Zawiadomiono nas, że w okolicy Piotrkowa Trybunalskiego, w niewielkiej miejscowości, przy drodze, od dłuższego czasu koczuje pies w bardzo ciężkim stanie. Podobno został wyrzucony z samochodu i pozostawał w tym miejscu, czekając aż właściciel po niego wróci. Nikt z mieszkańców wioski nie zareagował na los psa w tak złym stanie, który cierpliwie czekał na tego, kto go porzucił.
Z dnia na dzień coraz słabszy, wychudzony słaniał się na nogach, spał w przydrożnym rowie i tam też usiłował się chronić przed strugami ulewnego deszczu czy piekącym słońcem. Bez wody i jedzenia, umierał na oczach całej wsi.
Udaliśmy się tam zaraz po otrzymaniu informacji od osoby, która tamtędy przejeżdżała.

# WIERSZE DANYCH
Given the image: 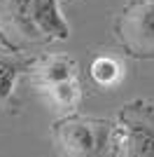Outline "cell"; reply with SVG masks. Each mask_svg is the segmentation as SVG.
I'll list each match as a JSON object with an SVG mask.
<instances>
[{
	"mask_svg": "<svg viewBox=\"0 0 154 157\" xmlns=\"http://www.w3.org/2000/svg\"><path fill=\"white\" fill-rule=\"evenodd\" d=\"M38 78L45 89L68 82V80H75V61L68 56H49L38 66Z\"/></svg>",
	"mask_w": 154,
	"mask_h": 157,
	"instance_id": "5b68a950",
	"label": "cell"
},
{
	"mask_svg": "<svg viewBox=\"0 0 154 157\" xmlns=\"http://www.w3.org/2000/svg\"><path fill=\"white\" fill-rule=\"evenodd\" d=\"M119 75H122V68H119V63H117L115 59H110V56H98V59H94V63H91V78L101 87H112L117 80H119Z\"/></svg>",
	"mask_w": 154,
	"mask_h": 157,
	"instance_id": "52a82bcc",
	"label": "cell"
},
{
	"mask_svg": "<svg viewBox=\"0 0 154 157\" xmlns=\"http://www.w3.org/2000/svg\"><path fill=\"white\" fill-rule=\"evenodd\" d=\"M21 71H24V63L16 56H12V52L0 47V103L5 98H9V94L14 89V82H16Z\"/></svg>",
	"mask_w": 154,
	"mask_h": 157,
	"instance_id": "8992f818",
	"label": "cell"
},
{
	"mask_svg": "<svg viewBox=\"0 0 154 157\" xmlns=\"http://www.w3.org/2000/svg\"><path fill=\"white\" fill-rule=\"evenodd\" d=\"M0 47H2V49H7V52H16V45H14L12 40L5 35V31H2V28H0Z\"/></svg>",
	"mask_w": 154,
	"mask_h": 157,
	"instance_id": "9c48e42d",
	"label": "cell"
},
{
	"mask_svg": "<svg viewBox=\"0 0 154 157\" xmlns=\"http://www.w3.org/2000/svg\"><path fill=\"white\" fill-rule=\"evenodd\" d=\"M117 145L124 157H154V105L131 101L119 113Z\"/></svg>",
	"mask_w": 154,
	"mask_h": 157,
	"instance_id": "3957f363",
	"label": "cell"
},
{
	"mask_svg": "<svg viewBox=\"0 0 154 157\" xmlns=\"http://www.w3.org/2000/svg\"><path fill=\"white\" fill-rule=\"evenodd\" d=\"M117 129L105 120L65 117L56 124L58 143L68 157H108Z\"/></svg>",
	"mask_w": 154,
	"mask_h": 157,
	"instance_id": "7a4b0ae2",
	"label": "cell"
},
{
	"mask_svg": "<svg viewBox=\"0 0 154 157\" xmlns=\"http://www.w3.org/2000/svg\"><path fill=\"white\" fill-rule=\"evenodd\" d=\"M0 28L24 40H68L70 26L58 0H0Z\"/></svg>",
	"mask_w": 154,
	"mask_h": 157,
	"instance_id": "6da1fadb",
	"label": "cell"
},
{
	"mask_svg": "<svg viewBox=\"0 0 154 157\" xmlns=\"http://www.w3.org/2000/svg\"><path fill=\"white\" fill-rule=\"evenodd\" d=\"M117 35L133 54L154 52V0H133L117 21Z\"/></svg>",
	"mask_w": 154,
	"mask_h": 157,
	"instance_id": "277c9868",
	"label": "cell"
},
{
	"mask_svg": "<svg viewBox=\"0 0 154 157\" xmlns=\"http://www.w3.org/2000/svg\"><path fill=\"white\" fill-rule=\"evenodd\" d=\"M47 92H49L51 101L58 108H63V110L75 108L77 101H79V85H77V80H68V82H61V85L47 87Z\"/></svg>",
	"mask_w": 154,
	"mask_h": 157,
	"instance_id": "ba28073f",
	"label": "cell"
}]
</instances>
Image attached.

# CEL
Przepisz wiernie fragment tekstu o porzuconym psie: zacznij od miejsca ze słowami „Z dnia na dzień”, a zakończ po słowach „która tamtędy przejeżdżała.”.

# WYNIK ĆWICZENIA
Z dnia na dzień coraz słabszy, wychudzony słaniał się na nogach, spał w przydrożnym rowie i tam też usiłował się chronić przed strugami ulewnego deszczu czy piekącym słońcem. Bez wody i jedzenia, umierał na oczach całej wsi.
Udaliśmy się tam zaraz po otrzymaniu informacji od osoby, która tamtędy przejeżdżała.